Extracted records
########

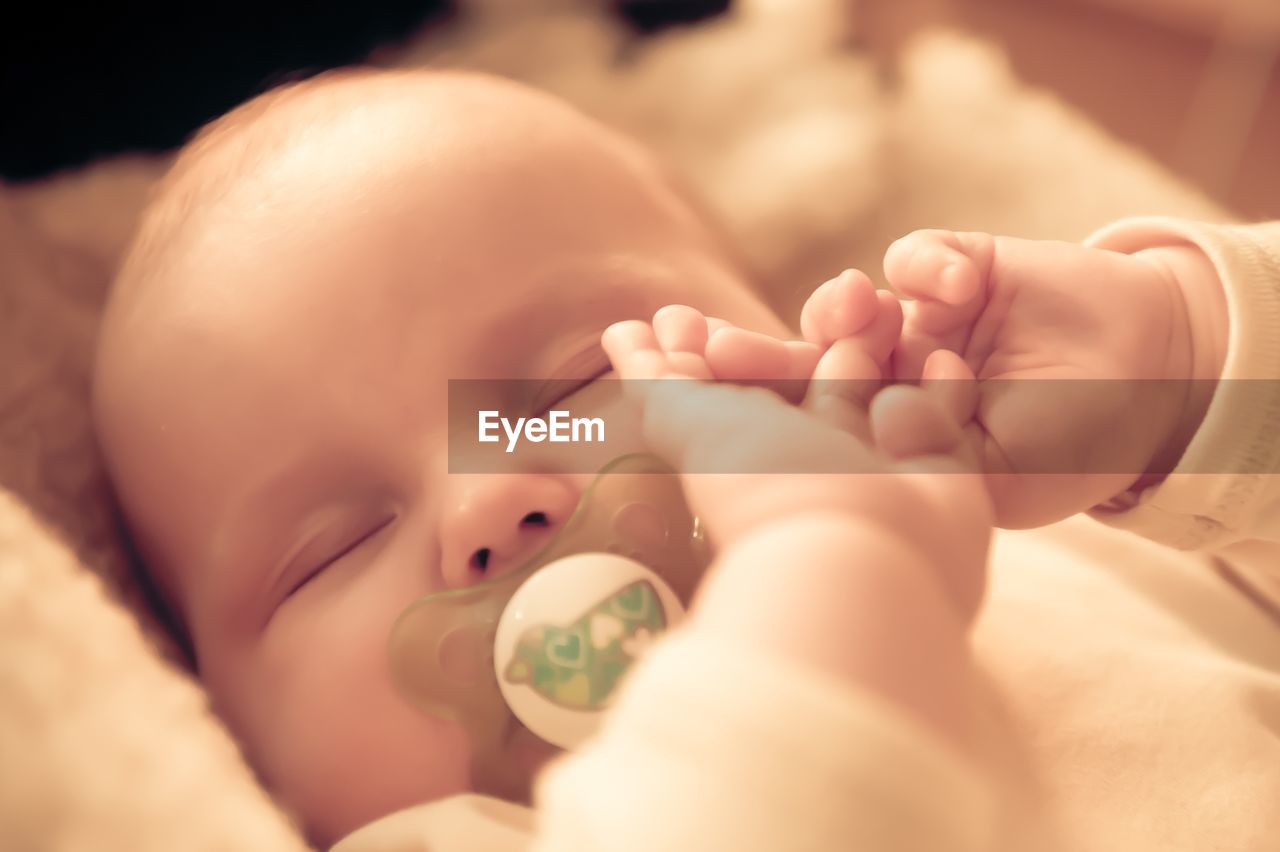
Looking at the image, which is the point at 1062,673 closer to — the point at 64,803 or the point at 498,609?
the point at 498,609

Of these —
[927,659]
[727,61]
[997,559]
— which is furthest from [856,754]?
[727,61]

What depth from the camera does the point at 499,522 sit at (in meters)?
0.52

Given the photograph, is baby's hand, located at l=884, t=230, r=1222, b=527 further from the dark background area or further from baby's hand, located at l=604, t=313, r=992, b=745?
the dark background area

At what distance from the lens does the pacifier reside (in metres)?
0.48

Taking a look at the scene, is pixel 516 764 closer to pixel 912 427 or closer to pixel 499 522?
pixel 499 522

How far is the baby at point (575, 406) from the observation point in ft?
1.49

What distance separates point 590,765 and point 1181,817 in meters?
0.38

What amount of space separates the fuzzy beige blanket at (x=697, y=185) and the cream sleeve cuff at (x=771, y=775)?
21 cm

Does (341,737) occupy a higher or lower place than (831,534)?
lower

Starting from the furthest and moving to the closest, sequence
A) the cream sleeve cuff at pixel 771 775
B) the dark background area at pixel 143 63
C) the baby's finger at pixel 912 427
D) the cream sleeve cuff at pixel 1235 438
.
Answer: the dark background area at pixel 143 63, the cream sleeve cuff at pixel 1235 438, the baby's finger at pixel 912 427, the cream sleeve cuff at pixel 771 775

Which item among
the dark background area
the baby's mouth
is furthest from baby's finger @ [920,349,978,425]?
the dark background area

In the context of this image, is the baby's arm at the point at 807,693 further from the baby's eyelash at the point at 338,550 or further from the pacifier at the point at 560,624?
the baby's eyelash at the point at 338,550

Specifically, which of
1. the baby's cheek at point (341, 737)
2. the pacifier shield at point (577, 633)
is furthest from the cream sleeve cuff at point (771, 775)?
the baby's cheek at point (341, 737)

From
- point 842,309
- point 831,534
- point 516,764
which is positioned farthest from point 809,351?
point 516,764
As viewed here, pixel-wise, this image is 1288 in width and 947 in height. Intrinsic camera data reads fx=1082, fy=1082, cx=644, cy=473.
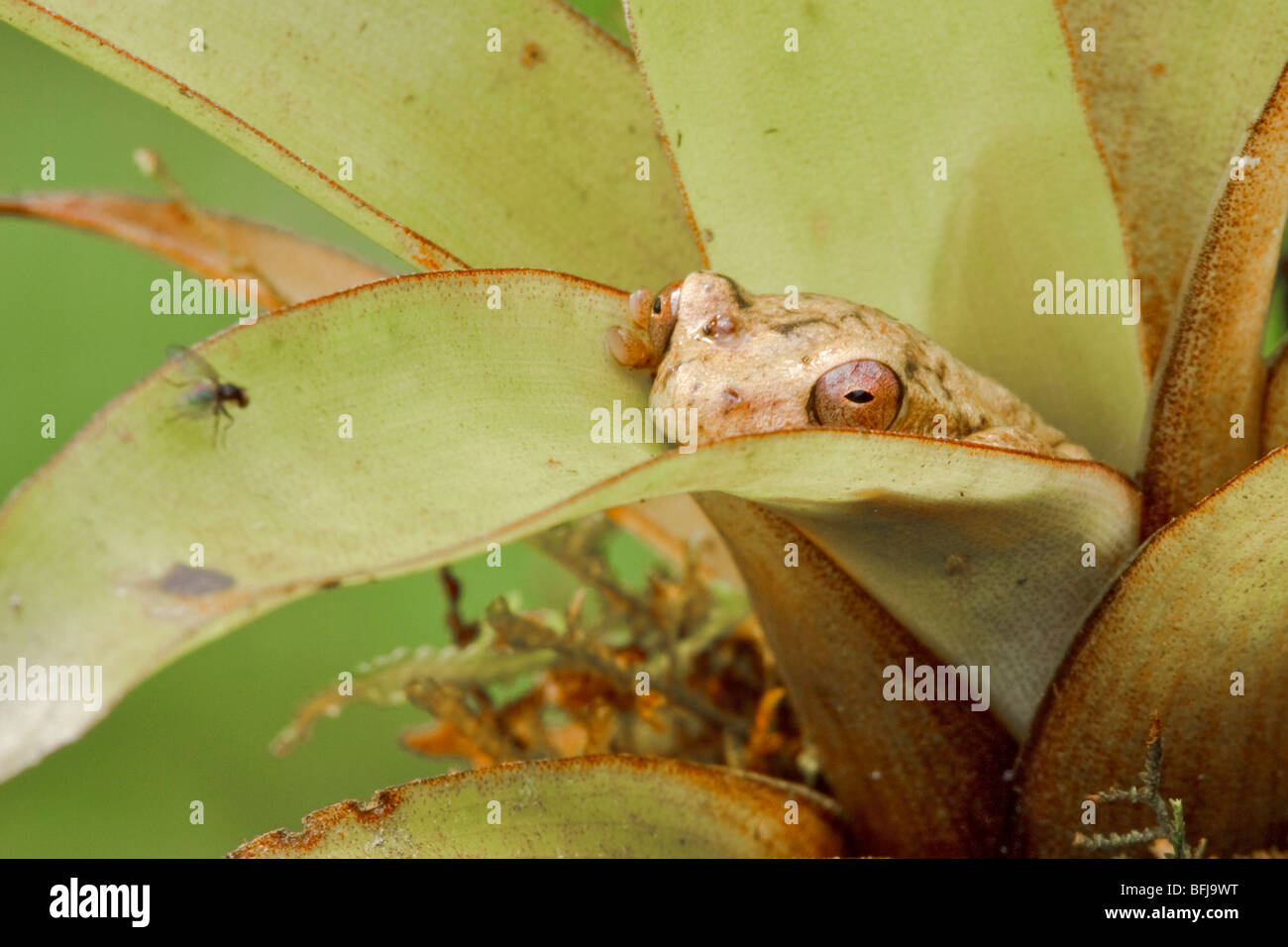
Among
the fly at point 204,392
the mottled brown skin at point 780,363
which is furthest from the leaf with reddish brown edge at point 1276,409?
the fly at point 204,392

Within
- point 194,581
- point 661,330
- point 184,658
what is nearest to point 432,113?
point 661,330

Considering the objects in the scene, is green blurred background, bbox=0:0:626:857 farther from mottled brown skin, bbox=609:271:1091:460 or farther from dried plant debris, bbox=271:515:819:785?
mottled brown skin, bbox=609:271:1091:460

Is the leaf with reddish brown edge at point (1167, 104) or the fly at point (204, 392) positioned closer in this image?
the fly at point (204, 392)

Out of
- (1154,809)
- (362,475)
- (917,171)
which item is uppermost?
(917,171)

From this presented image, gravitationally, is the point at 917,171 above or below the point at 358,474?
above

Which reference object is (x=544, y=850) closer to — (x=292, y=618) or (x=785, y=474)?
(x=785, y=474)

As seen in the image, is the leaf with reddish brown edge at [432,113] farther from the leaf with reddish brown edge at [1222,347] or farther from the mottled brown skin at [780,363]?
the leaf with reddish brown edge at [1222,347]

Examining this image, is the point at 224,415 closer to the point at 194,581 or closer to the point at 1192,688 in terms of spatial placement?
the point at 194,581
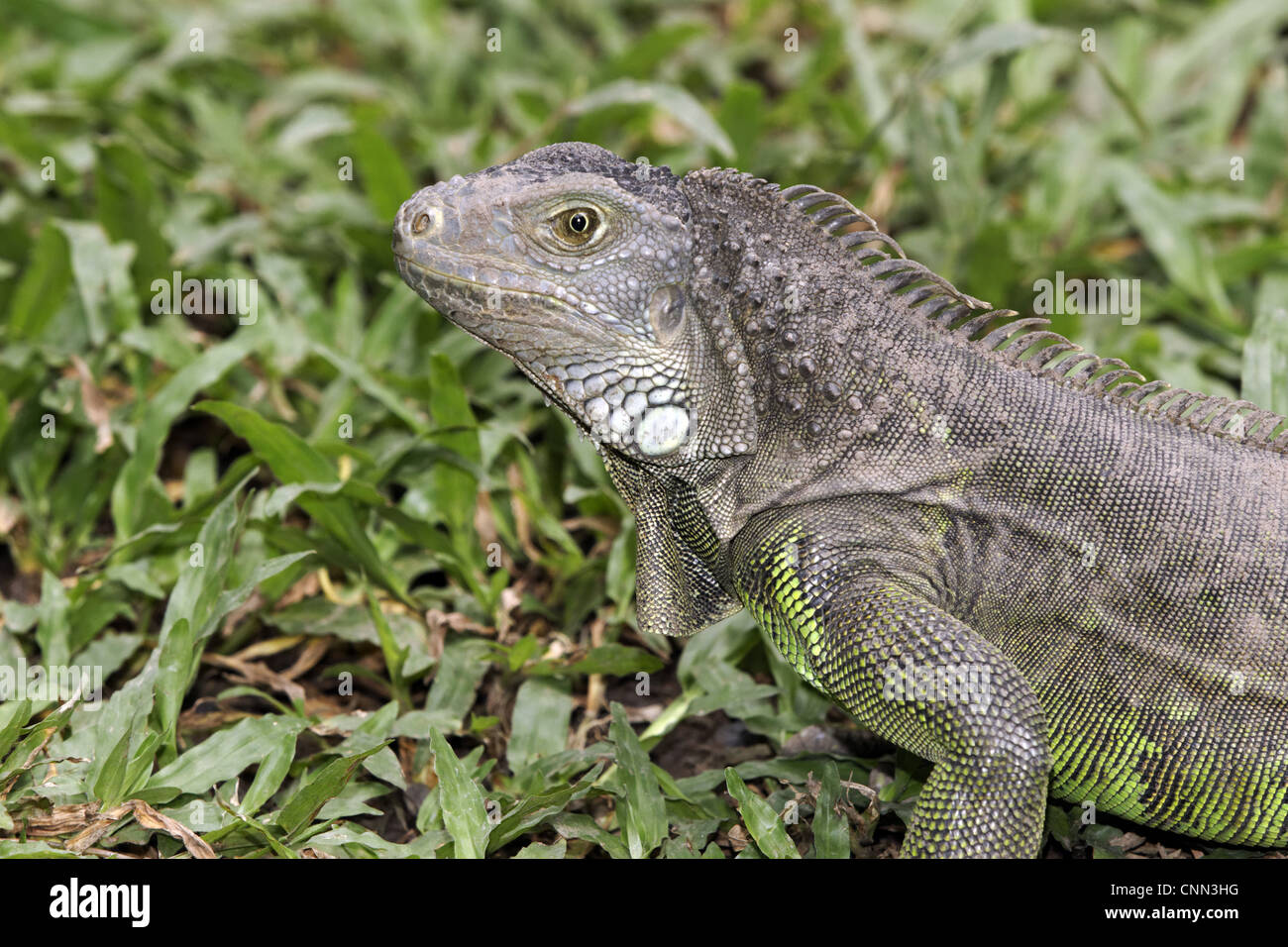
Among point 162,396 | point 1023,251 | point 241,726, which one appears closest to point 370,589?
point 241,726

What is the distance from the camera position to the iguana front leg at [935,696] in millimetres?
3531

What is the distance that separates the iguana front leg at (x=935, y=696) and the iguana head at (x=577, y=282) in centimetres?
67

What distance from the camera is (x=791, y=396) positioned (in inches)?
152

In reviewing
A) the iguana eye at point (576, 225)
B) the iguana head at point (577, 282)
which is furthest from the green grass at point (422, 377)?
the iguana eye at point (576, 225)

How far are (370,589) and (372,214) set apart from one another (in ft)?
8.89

########

**Goal of the exercise**
Put every line of the entries above into a numbered list, skipping blank lines. Leave the pictures out.

**Output for this exercise**
1. Looking at the image, which is the point at 1062,673 closer to — the point at 64,803 or the point at 498,609?
2. the point at 498,609
3. Of these —
4. [927,659]
5. [727,61]
6. [997,559]
7. — which is furthest from [856,754]?
8. [727,61]
9. What depth from the camera does the point at 499,522 sit at (in meters)?
10. 0.52
11. Given the photograph, is baby's hand, located at l=884, t=230, r=1222, b=527 further from the dark background area or further from baby's hand, located at l=604, t=313, r=992, b=745?
12. the dark background area
13. At what distance from the lens does the pacifier reside (in metres)?
14. 0.48
15. Taking a look at the scene, is pixel 516 764 closer to pixel 912 427 or closer to pixel 499 522?
16. pixel 499 522
17. How far is the baby at point (575, 406) from the observation point in ft?
18. 1.49
19. What distance separates point 590,765 and point 1181,817 in meters?
20. 0.38
21. What amount of space separates the fuzzy beige blanket at (x=697, y=185) and the cream sleeve cuff at (x=771, y=775)?
22. 21 cm
23. Does (341,737) occupy a higher or lower place than (831,534)?
24. lower
25. Starting from the furthest and moving to the closest, sequence
26. A) the cream sleeve cuff at pixel 771 775
27. B) the dark background area at pixel 143 63
28. C) the baby's finger at pixel 912 427
29. D) the cream sleeve cuff at pixel 1235 438
30. .
31. Answer: the dark background area at pixel 143 63, the cream sleeve cuff at pixel 1235 438, the baby's finger at pixel 912 427, the cream sleeve cuff at pixel 771 775
32. Which item among
33. the dark background area
34. the baby's mouth
35. is furthest from baby's finger @ [920,349,978,425]?
36. the dark background area
37. In the context of this image, is the baby's arm at the point at 807,693 further from the baby's eyelash at the point at 338,550 or further from the pacifier at the point at 560,624?
38. the baby's eyelash at the point at 338,550
39. Specifically, which of
40. 1. the baby's cheek at point (341, 737)
41. 2. the pacifier shield at point (577, 633)
42. is furthest from the cream sleeve cuff at point (771, 775)?
43. the baby's cheek at point (341, 737)
44. From
45. - point 842,309
46. - point 831,534
47. - point 516,764
48. which is positioned farthest from point 809,351?
49. point 516,764
50. As viewed here, pixel-wise, this image is 1288 in width and 947 in height. Intrinsic camera data reads fx=1082, fy=1082, cx=644, cy=473.
51. Among
52. the fly at point 204,392
53. the mottled brown skin at point 780,363
54. which is furthest from the leaf with reddish brown edge at point 1276,409?
55. the fly at point 204,392
56. Within
57. - point 194,581
58. - point 661,330
59. - point 184,658
60. what is nearest to point 432,113?
61. point 661,330
62. Considering the objects in the scene, is green blurred background, bbox=0:0:626:857 farther from mottled brown skin, bbox=609:271:1091:460 or farther from dried plant debris, bbox=271:515:819:785?
63. mottled brown skin, bbox=609:271:1091:460
64. Is the leaf with reddish brown edge at point (1167, 104) or the fly at point (204, 392) positioned closer in this image?
65. the fly at point (204, 392)
66. Out of
67. - (1154,809)
68. - (362,475)
69. - (917,171)
70. which item is uppermost?
71. (917,171)
72. From this presented image, gravitationally, is the point at 917,171 above or below the point at 358,474?
73. above
74. Which reference object is (x=544, y=850) closer to — (x=292, y=618) or (x=785, y=474)?
75. (x=785, y=474)
76. As seen in the image, is the leaf with reddish brown edge at [432,113] farther from the leaf with reddish brown edge at [1222,347] or farther from the mottled brown skin at [780,363]?
77. the leaf with reddish brown edge at [1222,347]
78. Examining this image, is the point at 224,415 closer to the point at 194,581 or closer to the point at 1192,688 in terms of spatial placement?
79. the point at 194,581
80. Among point 162,396 | point 1023,251 | point 241,726, which one appears closest to point 370,589?
81. point 241,726
82. What is the distance from the camera position to the iguana front leg at [935,696] in millimetres?
83. 3531
84. What is the distance that separates the iguana front leg at (x=935, y=696) and the iguana head at (x=577, y=282) in centimetres?
85. 67
86. What distance from the camera is (x=791, y=396) positioned (in inches)?
87. 152
88. In reviewing
89. A) the iguana eye at point (576, 225)
90. B) the iguana head at point (577, 282)
91. which is furthest from the green grass at point (422, 377)?
92. the iguana eye at point (576, 225)
93. How far are (370,589) and (372,214) set apart from one another (in ft)?
94. 8.89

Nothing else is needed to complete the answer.